━━━━━ Record excerpts ━━━━━

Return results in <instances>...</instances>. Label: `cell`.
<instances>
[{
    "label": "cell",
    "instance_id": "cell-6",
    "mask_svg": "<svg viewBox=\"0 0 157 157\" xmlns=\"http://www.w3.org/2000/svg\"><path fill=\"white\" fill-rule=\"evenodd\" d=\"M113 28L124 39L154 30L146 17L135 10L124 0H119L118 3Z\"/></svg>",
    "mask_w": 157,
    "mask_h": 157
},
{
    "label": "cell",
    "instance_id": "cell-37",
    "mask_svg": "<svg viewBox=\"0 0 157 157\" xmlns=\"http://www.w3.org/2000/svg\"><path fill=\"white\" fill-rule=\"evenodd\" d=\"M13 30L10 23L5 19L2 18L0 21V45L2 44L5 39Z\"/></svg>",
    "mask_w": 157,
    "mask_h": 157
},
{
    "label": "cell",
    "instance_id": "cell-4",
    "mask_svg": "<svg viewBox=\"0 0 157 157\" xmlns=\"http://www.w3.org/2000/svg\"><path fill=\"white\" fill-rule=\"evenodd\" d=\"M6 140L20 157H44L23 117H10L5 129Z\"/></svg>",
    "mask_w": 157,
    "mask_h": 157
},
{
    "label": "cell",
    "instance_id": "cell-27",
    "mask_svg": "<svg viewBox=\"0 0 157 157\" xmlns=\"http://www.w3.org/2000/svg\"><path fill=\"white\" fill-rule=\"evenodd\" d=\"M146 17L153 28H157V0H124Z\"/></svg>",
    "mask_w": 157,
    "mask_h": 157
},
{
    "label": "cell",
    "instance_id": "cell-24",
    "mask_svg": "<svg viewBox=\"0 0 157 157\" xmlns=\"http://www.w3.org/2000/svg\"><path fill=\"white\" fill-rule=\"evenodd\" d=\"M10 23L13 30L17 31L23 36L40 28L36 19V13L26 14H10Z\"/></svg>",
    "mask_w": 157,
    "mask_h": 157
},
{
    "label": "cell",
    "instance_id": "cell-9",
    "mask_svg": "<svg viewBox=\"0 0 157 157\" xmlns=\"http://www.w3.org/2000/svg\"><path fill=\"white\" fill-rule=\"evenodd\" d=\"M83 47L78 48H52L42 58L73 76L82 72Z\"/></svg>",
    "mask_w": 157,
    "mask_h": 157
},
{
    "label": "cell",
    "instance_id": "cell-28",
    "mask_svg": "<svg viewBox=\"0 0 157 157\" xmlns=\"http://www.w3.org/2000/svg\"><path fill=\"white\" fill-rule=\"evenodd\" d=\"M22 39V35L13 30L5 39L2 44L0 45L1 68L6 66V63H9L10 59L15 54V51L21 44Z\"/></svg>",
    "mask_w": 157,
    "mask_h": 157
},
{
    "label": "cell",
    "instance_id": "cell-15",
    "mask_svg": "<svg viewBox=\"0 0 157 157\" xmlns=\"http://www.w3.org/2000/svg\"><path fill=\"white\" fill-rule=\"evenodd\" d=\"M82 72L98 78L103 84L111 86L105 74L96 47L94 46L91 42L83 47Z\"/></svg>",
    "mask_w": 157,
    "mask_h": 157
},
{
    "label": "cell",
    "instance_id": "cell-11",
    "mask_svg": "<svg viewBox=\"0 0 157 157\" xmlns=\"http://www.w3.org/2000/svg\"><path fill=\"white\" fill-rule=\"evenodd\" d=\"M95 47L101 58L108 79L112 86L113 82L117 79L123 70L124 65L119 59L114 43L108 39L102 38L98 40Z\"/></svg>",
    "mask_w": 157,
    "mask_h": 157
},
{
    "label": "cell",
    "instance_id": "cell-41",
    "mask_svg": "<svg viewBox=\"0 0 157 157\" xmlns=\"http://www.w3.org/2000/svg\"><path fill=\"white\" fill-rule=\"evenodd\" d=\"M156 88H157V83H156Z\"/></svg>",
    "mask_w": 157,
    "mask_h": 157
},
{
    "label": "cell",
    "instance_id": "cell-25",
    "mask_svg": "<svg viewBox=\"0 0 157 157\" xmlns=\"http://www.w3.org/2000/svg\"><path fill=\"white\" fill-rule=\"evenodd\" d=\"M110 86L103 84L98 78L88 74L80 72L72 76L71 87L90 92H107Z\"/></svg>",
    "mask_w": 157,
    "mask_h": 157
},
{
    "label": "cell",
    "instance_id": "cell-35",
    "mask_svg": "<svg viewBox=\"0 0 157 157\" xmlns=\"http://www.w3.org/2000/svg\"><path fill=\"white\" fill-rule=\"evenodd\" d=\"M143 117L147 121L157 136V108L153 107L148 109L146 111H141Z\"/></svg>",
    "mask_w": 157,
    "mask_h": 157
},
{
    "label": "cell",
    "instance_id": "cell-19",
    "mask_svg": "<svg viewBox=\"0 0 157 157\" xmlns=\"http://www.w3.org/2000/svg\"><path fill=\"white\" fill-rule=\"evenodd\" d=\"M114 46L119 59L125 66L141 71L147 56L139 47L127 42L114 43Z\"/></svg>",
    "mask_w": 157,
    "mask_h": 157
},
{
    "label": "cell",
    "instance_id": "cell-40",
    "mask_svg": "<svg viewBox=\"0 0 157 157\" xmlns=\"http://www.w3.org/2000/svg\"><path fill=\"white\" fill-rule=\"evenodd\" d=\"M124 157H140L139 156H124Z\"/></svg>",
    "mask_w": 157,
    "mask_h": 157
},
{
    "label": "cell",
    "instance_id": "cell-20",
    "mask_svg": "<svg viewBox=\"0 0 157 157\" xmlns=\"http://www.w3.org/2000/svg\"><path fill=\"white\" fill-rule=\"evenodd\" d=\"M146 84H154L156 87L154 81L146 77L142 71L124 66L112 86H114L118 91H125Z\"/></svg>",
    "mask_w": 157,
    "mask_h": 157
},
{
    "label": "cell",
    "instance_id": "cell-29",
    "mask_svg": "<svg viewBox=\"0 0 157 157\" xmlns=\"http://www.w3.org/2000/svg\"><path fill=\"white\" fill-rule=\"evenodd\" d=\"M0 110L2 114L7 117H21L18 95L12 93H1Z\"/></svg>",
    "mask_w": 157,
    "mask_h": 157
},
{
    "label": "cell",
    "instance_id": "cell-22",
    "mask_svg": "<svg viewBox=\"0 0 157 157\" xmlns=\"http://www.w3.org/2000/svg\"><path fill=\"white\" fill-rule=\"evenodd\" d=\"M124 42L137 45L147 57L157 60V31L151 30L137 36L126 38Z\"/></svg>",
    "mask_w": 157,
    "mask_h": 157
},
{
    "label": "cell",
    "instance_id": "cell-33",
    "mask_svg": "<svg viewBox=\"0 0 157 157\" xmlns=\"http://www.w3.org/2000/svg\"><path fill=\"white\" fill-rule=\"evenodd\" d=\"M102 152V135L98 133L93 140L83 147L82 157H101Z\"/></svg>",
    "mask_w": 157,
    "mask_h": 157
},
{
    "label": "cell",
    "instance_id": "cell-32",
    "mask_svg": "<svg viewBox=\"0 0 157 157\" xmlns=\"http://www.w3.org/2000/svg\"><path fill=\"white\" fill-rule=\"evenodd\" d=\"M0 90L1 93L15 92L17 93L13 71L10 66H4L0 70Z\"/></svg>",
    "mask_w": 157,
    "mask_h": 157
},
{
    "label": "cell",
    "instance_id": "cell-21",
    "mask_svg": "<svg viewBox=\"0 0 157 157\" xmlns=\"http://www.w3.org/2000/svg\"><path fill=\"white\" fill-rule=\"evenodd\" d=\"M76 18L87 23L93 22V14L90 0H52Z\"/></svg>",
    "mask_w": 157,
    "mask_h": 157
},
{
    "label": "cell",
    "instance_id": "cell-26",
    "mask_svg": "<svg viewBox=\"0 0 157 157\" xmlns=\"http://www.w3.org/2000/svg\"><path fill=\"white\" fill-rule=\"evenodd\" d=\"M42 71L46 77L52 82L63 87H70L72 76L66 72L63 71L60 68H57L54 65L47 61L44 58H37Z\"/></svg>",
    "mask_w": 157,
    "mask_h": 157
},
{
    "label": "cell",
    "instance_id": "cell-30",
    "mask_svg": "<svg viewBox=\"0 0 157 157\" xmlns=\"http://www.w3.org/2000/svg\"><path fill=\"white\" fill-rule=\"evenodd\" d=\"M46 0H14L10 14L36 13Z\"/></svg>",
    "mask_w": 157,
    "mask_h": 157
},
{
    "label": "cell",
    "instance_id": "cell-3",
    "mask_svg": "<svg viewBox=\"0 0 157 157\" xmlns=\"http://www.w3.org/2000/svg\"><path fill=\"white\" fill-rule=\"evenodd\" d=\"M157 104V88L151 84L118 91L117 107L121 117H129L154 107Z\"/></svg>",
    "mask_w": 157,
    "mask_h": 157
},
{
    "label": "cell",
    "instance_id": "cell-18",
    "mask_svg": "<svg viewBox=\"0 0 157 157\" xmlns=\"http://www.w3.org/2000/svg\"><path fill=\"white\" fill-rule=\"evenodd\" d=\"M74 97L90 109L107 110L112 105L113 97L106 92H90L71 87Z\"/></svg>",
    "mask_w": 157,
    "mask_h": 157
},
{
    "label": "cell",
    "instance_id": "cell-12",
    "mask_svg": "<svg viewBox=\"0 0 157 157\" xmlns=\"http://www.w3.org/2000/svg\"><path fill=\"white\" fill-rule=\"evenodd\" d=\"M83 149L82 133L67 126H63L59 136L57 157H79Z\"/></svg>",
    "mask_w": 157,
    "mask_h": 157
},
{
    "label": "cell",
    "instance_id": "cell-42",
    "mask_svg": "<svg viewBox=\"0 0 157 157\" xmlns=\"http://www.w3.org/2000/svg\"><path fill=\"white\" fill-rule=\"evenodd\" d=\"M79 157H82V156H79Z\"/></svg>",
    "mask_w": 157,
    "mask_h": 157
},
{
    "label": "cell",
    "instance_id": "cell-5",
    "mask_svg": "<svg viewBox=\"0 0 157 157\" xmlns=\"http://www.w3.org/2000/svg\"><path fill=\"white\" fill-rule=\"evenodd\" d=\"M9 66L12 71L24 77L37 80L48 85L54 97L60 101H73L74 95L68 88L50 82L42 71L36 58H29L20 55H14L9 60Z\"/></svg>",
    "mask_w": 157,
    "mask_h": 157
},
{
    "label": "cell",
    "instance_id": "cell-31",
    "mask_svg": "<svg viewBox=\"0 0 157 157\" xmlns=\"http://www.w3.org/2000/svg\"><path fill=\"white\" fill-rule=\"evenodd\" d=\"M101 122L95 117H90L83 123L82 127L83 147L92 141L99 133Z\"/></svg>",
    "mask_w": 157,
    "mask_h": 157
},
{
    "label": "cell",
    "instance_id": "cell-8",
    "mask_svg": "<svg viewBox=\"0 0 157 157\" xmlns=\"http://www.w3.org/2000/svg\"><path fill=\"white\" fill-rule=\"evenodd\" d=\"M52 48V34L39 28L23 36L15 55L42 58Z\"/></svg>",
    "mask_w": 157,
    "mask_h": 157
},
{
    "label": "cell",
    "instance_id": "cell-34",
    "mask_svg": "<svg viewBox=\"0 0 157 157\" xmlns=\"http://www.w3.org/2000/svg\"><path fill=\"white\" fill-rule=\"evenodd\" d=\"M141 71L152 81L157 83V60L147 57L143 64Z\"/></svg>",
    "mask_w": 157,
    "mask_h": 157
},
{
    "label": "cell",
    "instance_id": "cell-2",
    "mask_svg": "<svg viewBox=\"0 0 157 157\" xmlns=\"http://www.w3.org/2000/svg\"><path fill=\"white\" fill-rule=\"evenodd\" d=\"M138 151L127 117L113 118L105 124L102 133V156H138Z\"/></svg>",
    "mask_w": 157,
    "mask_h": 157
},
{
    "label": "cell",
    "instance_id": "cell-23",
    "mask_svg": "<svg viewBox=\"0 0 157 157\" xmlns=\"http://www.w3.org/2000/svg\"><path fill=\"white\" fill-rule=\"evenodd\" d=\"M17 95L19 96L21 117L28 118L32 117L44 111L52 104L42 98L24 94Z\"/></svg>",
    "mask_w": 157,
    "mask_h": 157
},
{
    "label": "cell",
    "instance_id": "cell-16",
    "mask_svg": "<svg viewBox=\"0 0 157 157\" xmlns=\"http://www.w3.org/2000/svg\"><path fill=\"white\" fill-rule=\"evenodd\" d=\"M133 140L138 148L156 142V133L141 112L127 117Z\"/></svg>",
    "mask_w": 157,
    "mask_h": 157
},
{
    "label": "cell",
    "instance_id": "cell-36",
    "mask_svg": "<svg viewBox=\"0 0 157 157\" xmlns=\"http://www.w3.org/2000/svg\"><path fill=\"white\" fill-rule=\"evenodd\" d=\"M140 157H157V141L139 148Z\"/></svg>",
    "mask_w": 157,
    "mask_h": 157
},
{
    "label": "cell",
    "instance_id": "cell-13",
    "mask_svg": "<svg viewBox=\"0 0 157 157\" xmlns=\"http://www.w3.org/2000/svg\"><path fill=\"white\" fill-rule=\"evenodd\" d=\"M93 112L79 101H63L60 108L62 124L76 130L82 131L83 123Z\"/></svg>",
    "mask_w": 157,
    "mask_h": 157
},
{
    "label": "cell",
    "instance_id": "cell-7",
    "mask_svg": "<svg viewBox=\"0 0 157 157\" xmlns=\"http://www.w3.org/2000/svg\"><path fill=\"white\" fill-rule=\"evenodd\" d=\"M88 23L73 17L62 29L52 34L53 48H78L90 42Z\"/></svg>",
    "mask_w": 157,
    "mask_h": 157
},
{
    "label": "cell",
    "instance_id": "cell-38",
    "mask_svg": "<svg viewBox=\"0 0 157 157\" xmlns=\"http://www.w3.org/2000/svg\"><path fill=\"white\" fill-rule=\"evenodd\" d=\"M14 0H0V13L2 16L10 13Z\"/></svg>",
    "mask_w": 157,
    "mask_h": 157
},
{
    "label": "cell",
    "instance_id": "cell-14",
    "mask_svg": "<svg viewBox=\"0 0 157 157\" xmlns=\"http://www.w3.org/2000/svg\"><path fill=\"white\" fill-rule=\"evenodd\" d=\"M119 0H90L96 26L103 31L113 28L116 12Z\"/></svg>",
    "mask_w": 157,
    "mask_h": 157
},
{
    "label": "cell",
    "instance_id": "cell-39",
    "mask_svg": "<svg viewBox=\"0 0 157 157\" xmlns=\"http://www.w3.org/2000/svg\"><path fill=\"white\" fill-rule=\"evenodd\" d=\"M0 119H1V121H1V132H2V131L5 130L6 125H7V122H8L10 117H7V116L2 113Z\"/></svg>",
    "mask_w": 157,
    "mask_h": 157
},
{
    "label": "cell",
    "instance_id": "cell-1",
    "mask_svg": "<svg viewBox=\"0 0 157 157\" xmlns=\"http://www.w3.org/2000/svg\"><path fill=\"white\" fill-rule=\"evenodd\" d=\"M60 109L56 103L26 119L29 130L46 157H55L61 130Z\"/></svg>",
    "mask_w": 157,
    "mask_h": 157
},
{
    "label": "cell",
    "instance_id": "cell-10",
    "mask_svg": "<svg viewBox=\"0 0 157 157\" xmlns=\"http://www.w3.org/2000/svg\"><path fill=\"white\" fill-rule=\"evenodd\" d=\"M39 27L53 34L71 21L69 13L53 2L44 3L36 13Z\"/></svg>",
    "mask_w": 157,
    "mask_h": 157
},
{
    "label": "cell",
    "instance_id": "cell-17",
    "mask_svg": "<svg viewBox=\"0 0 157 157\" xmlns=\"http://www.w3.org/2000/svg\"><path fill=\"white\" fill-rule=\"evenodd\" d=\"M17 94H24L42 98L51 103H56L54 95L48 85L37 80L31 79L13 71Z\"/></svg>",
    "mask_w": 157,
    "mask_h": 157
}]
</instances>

━━━━━

■ Set problem
Copy out everything from the opening line of the listing above down to the line containing "30L10 23L5 19L2", keeping both ends and changing nothing.

■ Written answer
Return results in <instances>...</instances>. Label: `cell`.
<instances>
[{
    "label": "cell",
    "instance_id": "cell-6",
    "mask_svg": "<svg viewBox=\"0 0 157 157\" xmlns=\"http://www.w3.org/2000/svg\"><path fill=\"white\" fill-rule=\"evenodd\" d=\"M113 28L124 39L154 30L146 17L135 10L124 0H119L118 3Z\"/></svg>",
    "mask_w": 157,
    "mask_h": 157
},
{
    "label": "cell",
    "instance_id": "cell-37",
    "mask_svg": "<svg viewBox=\"0 0 157 157\" xmlns=\"http://www.w3.org/2000/svg\"><path fill=\"white\" fill-rule=\"evenodd\" d=\"M13 30L10 23L5 19L2 18L0 21V45L2 44L5 39Z\"/></svg>",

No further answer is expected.